Data for this task =>

-------------------------

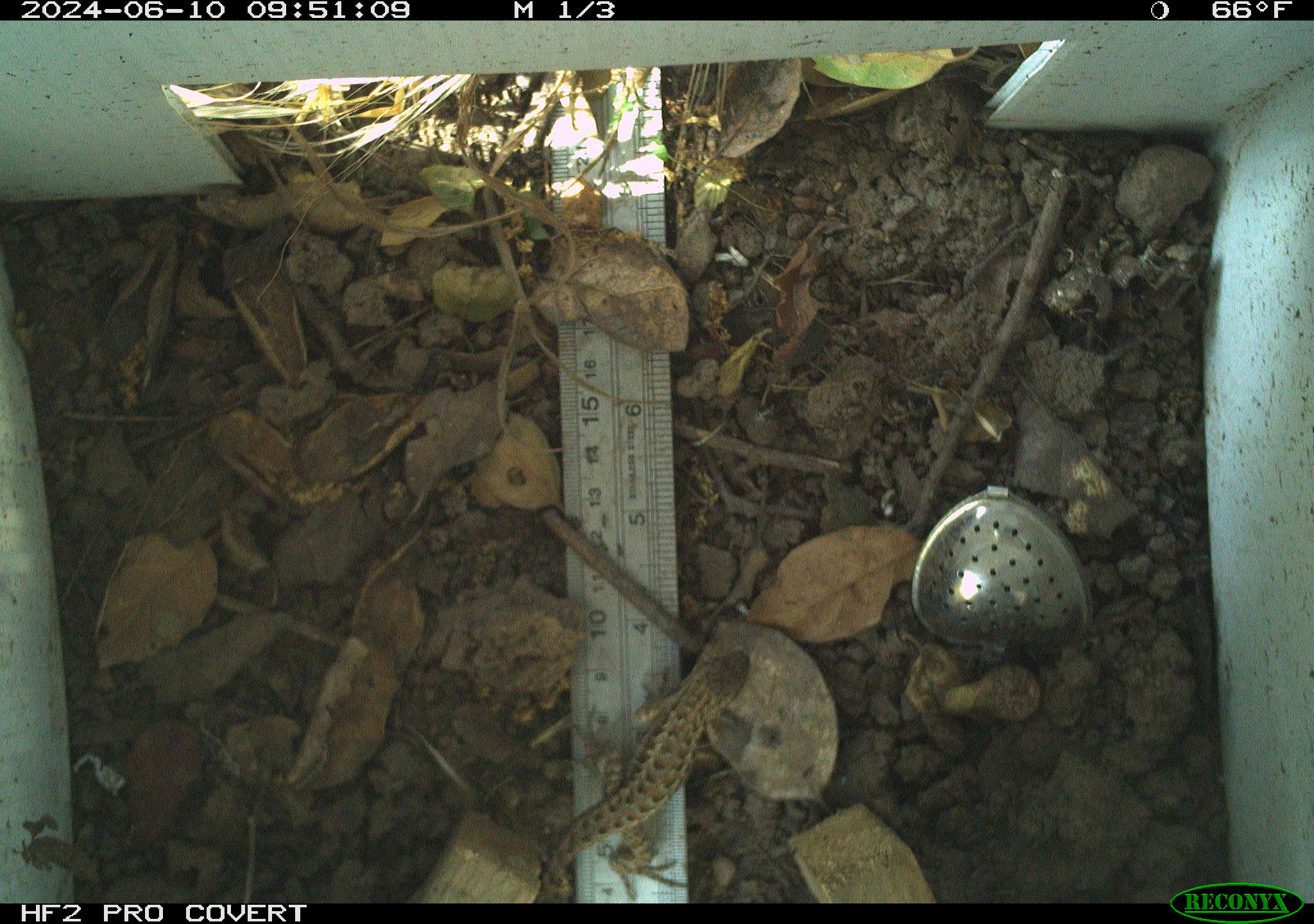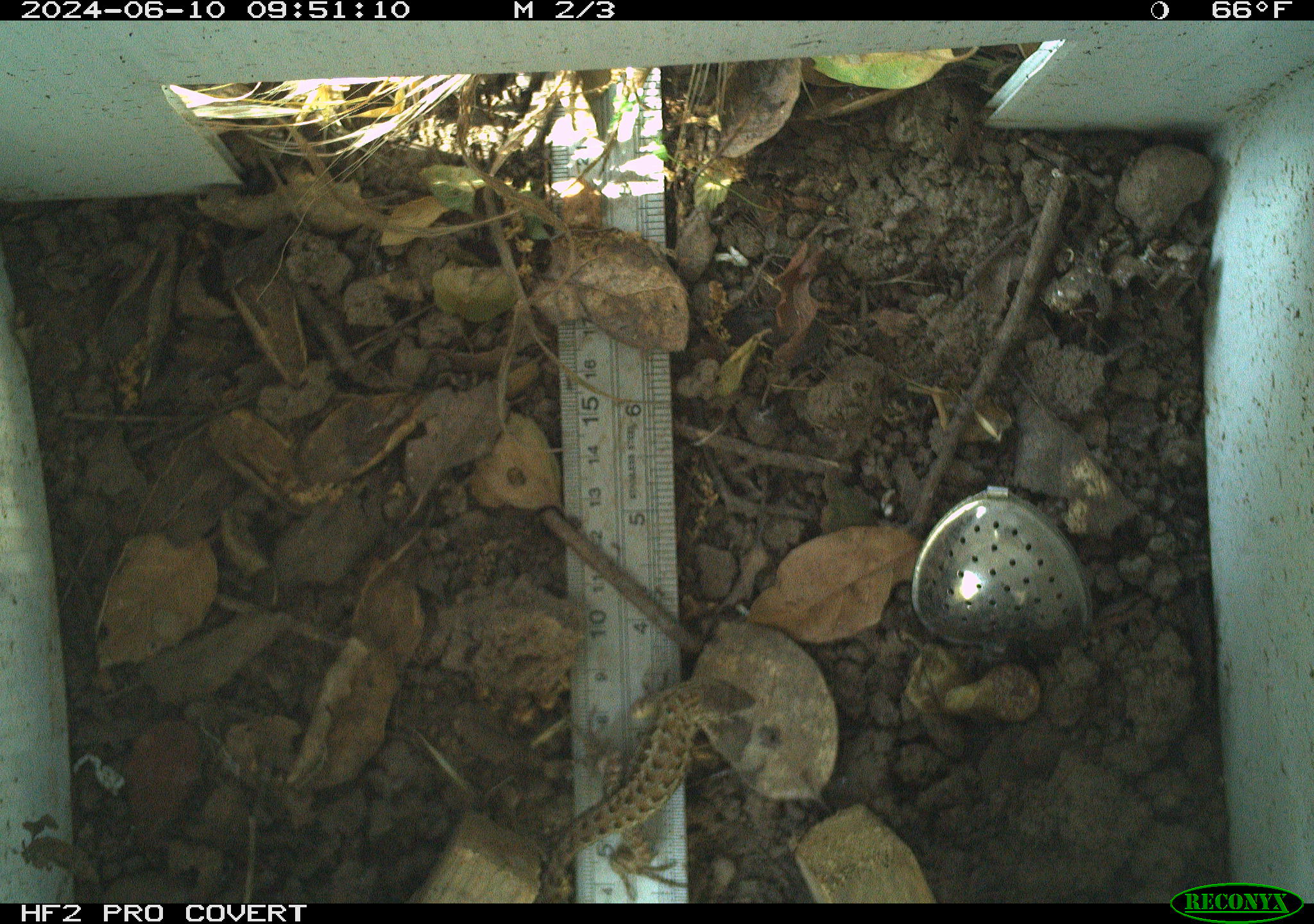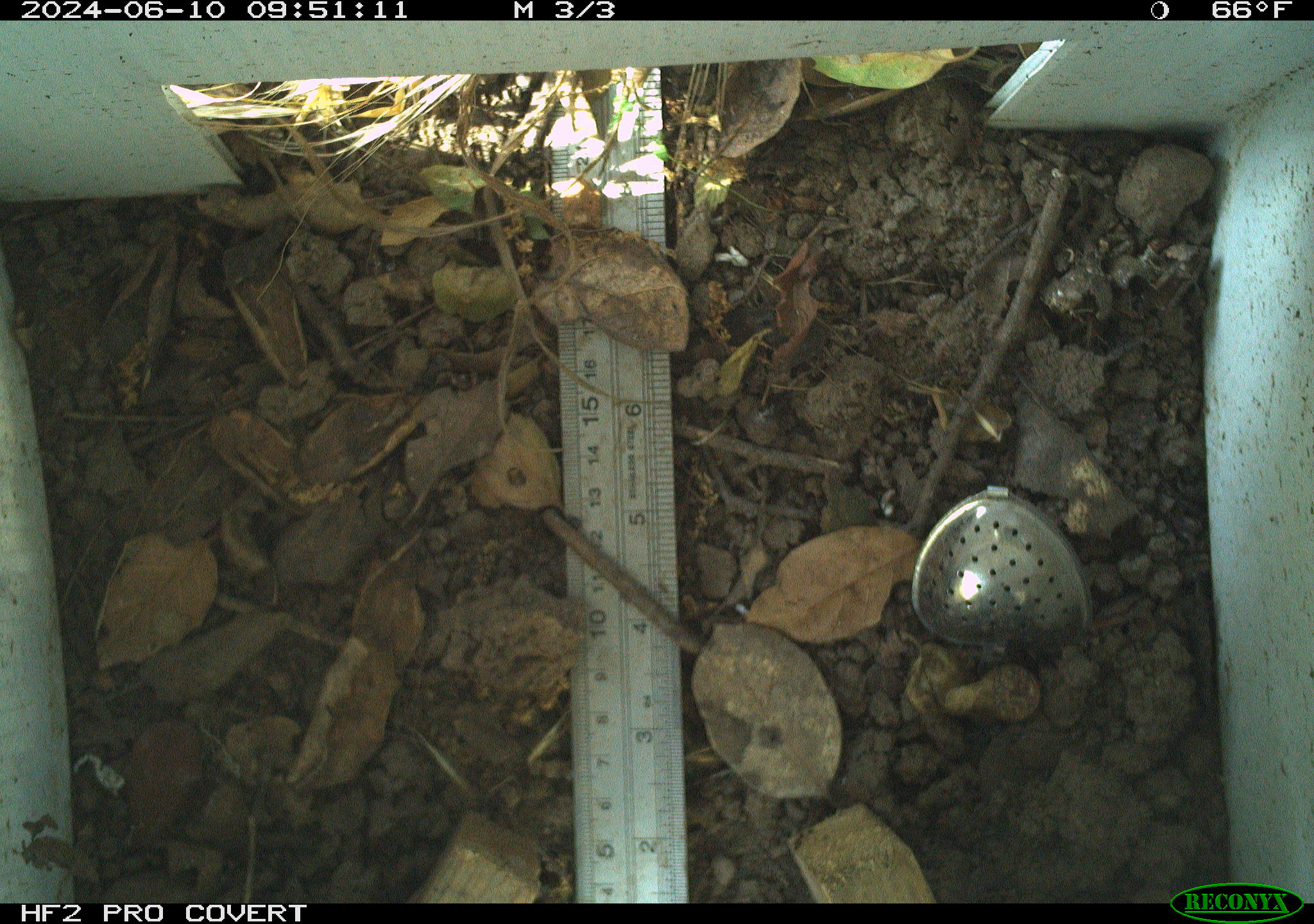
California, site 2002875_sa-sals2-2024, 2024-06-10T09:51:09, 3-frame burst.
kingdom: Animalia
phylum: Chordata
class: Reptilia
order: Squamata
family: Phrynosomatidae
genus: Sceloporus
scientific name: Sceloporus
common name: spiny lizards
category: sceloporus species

-------------------------

Task to complete => Could you retype the records above exactly, omitting the pictures?

Solution for this problem =>
California, site 2002875_sa-sals2-2024, 2024-06-10T09:51:09, 3-frame burst.
kingdom: Animalia
phylum: Chordata
class: Reptilia
order: Squamata
family: Phrynosomatidae
genus: Sceloporus
scientific name: Sceloporus
common name: spiny lizards
category: sceloporus species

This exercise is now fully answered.